Chairman of the Delta State People's Democratic Party
- Incumbent
- Assumed office May 2016
- Preceded by: Edwin C.O. Uzor

Personal details
- Born: Okpara inland, Ethiope East, Delta State, Nigeria
- Party: PDP
- Profession: Lawyer; politician; businessman;

= Kingsley Esiso =

Nigerian lawyer and politician

Chief Kingsley Esiso is a Nigerian lawyer and politician from Delta state. He was Special Adviser to Governor Ifeanyi Okowa on Library Affairs. In May 2016, he was elected and currently serves as Chair of the Delta State Peoples Democratic Party.

==Biography==
Esiso was born in Okpara Inland in Ethiope East local government area of Delta State. He holds the title of the Oruese of Agbon Kingdom. His wife, Mrs.

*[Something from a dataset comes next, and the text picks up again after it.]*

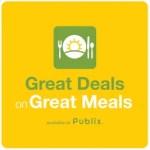 Publix Great Deals on Great Meals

Esiso was conferred the Ughana of Agbon Kingdom by His Royal Majesty, Ukori 1st (JP), the Ovie of Agbon Kingdom.

Despite being accused of unsurping in April 2016, in May of the same year he received whole support of the party as one of their candidates for Ward 2 in Sapele Local Government Area elections.

Despite the opposition to his second term bid as the Delta State Chairman of the PDP, he was re-elected in August 2020.